I LOVVVVE Avery! I wanted to use it if we have a boy, but then I got worried maybe it'd be too popular of a girls name by that point!


----------



## SarahDiener

Just think (I know it's not his first name...) Avery from Greys Anatomy ;)


----------



## MrsBurton09

I have never heard of Avery being a boys name..it is a girls name where I am from I suppose idk. If this was a girl we agreed on ava lynn to go with aubree leeanna. :) but we got a boy which I am totally excited about just picking a name for him is getting too me.

We first agreed on Elijah James but now I just want more options.


----------



## Miaw

What about Rohan? or Elros? They are fantasy names, and while others have names their little boy like that there definitely not many of them around.


----------



## kbf48

my brother is called Brodie Ethan! its your baby who cares what anyone else says! i love the name Elijah!


----------



## lilylock

I like James the best of the two


----------



## MrsBurton09

lilylock said:


> I like James the best of the two

Thanks James is the middle name. We need a first name but can not agree on anything. :nope:


----------



## try4girl2

MrsBurton09 said:


> I have posted about needing help with a name before. I got a good list of names from several ppl but still no name that rly does it for me. I am getting so annoyed to the point of crying..
> 
> This is what we have even though I don't wanna pick either of these names.
> 
> Elijah James Burton
> or
> James Branham Burton Jr. (p.s. I hate jr. names but my husband rly wants the baby to be named after him.)
> 
> I need more options. Bc I am not going to settle with just a name that I don't care for. I don't like any of the ayden type names and names that end with on bc it doesn't go well with our last name. Please I like new fun modern names. I picked Brody James but everyone says absolutely not and if I did name my son that they would call him something else.

My family said the same thing about my Son I named him Gabriel and they weren't going to call him that and after he was born they got over it. 

I really like the boy names of 

Kyler
Greyson
Kale


----------



## kiwipauagirl

Ethan James
Rylan James
Haylen James

Good luck. Boys names can be very hard to pick.


----------



## Ready4Babe

I like Tyler James or Garrett James. We are naming ours Caden if its a boy...I think Caden James would go well. Really anything will go with James.


----------



## silver_dimond

I like Elijah x 
Finley James
Oliver james
Christopher James
Harrison James
Aidan James
Isaac James


----------



## kittycat18

Oh wow! I didn't even know you were pregnant again. I remember you from Teen Pregnancy when you were pregnant with your daughter! Congratulations :flow: I like Elijah tbh but how about...

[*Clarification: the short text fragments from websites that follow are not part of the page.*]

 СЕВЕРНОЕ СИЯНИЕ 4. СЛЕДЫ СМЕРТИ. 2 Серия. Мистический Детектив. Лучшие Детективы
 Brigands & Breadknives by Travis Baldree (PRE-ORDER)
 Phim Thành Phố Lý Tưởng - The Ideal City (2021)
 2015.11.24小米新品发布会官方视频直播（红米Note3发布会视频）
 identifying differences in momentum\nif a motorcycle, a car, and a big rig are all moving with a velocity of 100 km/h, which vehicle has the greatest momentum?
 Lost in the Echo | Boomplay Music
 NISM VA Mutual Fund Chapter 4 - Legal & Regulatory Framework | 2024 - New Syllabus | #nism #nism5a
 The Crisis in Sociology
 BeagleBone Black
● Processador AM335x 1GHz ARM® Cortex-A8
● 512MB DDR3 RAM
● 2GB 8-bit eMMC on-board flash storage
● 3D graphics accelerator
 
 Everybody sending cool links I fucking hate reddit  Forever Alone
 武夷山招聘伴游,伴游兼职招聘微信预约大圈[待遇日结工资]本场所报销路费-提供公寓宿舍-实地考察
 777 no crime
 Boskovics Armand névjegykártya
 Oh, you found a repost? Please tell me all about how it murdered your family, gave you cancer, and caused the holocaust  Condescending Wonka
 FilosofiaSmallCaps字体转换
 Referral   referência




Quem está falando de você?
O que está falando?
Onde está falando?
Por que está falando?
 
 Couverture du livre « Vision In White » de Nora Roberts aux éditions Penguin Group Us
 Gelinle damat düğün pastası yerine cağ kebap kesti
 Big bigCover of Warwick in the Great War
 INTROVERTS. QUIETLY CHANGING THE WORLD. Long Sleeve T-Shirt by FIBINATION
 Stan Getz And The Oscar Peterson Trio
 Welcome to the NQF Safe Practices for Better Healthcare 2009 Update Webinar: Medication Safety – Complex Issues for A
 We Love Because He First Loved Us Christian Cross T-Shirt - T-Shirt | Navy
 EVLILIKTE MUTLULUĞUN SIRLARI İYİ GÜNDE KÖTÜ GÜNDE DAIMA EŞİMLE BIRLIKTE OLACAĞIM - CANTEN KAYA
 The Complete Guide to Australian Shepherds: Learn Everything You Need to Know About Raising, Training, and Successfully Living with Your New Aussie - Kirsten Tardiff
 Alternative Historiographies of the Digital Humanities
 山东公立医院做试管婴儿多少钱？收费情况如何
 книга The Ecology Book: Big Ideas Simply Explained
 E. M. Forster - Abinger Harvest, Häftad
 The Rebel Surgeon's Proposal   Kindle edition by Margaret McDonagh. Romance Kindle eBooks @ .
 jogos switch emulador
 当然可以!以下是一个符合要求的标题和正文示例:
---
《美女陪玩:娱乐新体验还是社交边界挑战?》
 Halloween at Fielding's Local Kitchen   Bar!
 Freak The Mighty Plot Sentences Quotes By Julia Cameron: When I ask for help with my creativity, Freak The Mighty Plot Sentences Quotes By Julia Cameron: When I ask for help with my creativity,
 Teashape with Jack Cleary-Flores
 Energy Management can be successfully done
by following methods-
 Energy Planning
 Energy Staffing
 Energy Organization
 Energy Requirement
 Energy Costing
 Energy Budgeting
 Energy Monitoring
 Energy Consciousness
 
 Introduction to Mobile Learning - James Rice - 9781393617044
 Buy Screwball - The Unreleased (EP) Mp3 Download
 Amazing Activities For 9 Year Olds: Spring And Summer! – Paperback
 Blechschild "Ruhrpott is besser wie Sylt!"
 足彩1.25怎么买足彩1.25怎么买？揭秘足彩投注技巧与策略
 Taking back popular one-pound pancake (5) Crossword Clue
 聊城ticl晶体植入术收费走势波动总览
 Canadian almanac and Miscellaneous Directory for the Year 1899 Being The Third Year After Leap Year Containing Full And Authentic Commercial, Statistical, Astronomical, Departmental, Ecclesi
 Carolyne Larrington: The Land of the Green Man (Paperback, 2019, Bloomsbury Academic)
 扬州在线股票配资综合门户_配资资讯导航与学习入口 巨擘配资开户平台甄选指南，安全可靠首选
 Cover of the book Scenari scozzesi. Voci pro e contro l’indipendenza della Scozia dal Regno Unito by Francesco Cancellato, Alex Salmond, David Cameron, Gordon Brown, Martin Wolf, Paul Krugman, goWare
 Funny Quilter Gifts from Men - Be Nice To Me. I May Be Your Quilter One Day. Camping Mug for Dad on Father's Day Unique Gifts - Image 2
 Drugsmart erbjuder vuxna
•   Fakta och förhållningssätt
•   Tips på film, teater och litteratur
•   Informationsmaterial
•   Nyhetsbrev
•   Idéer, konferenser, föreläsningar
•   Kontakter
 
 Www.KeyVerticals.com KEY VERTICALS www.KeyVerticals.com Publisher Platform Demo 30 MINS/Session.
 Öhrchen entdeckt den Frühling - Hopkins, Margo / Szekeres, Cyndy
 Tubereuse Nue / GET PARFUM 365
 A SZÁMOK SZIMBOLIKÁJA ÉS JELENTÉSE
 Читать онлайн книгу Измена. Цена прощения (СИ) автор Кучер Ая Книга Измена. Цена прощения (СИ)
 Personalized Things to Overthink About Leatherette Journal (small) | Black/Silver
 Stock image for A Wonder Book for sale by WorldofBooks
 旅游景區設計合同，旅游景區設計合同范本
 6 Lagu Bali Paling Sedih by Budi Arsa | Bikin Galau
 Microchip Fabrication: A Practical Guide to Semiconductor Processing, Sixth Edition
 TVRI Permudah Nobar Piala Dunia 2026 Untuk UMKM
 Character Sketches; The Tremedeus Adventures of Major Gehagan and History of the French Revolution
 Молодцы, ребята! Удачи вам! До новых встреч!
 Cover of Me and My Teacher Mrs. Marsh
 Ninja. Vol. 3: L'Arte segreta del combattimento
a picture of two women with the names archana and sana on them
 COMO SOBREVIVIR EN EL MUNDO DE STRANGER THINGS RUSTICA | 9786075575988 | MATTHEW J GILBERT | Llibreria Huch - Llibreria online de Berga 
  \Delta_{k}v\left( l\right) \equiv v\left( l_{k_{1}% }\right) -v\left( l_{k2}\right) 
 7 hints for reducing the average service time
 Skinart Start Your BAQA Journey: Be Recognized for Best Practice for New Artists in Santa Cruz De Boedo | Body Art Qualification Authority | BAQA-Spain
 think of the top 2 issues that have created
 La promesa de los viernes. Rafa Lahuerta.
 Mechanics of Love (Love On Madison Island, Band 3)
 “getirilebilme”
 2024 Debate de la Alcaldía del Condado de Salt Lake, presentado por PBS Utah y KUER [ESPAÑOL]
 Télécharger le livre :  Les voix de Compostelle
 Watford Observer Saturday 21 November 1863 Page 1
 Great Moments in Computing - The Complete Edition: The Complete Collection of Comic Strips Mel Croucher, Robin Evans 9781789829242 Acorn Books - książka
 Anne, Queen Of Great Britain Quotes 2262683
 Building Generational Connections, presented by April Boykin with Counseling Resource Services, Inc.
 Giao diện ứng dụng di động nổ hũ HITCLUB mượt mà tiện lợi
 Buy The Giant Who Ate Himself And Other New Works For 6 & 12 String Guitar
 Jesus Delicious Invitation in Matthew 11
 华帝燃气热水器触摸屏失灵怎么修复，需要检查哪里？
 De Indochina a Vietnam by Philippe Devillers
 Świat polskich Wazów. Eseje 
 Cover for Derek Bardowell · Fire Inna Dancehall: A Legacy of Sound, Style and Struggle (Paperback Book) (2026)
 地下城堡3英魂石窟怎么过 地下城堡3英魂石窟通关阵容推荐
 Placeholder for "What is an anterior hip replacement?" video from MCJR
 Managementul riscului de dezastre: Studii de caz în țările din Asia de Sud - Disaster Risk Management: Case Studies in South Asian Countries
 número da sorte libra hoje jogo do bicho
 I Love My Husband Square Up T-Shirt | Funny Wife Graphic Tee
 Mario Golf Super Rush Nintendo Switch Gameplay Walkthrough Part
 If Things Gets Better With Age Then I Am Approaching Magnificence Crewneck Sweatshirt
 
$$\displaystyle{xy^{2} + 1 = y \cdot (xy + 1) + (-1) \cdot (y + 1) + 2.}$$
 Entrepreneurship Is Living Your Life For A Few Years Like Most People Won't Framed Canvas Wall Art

Jacob, Jaxson, Jace, Jacoby, Cody or Kody, Tyson, Xander, Russell...


----------



## Mickey1994

Brody James is really cute! If you like it then you should use it. It doesn't matter what others say. Kylin James is also really cute. My friend is naming her son Tylin, which is similar.

Rylan James
Ethan James
Parker James
Cooper James
Bentley James
Cason James
Cayton James


----------



## Odd Socks

our boy names were benjamin, joshua & toby. middle name michael.
they don't seem to be the same "type" of names you like, but just throwing them in there anyway :)
xx


----------



## smiler123

Arthur
George
Thomas
Oliver

All flow nicely with James as middle name...

:)


----------



## MrsBurton09

Thanks everyone. I still have no clue what our son's name will be we cant seem to agree on anything lol....picking a name is so important.


----------



## Midnight_Fairy

You will know when you see him xx


----------



## prettyinblue

What about Bernard John?


----------



## MikaylasMummy

My two other top faves apart from my sons name koby were Carter and Lennox


----------



## try4girl2

I agree we have three boys names picked out. And two girl names but not a middle. We are team yellow. I think that when we see him or her we will know. Good luck.


----------



## LaraJJ

How about:

Heath James
Casey James
Corey James
Eli James
Mikey James
Kieran James
Liam James
Harley James


----------



## _Natalie_

Heya, my OH is called James and although he's said he doesnt want our LO names after him, I want to use James either as a middle name too, or have Jamie as his first name!!

My suggestions are:

Rory James
Patrick James
Ryan James
Alfie James
Jack James

I cnt decide on a name either, and our little boy is due in less than a week!!


----------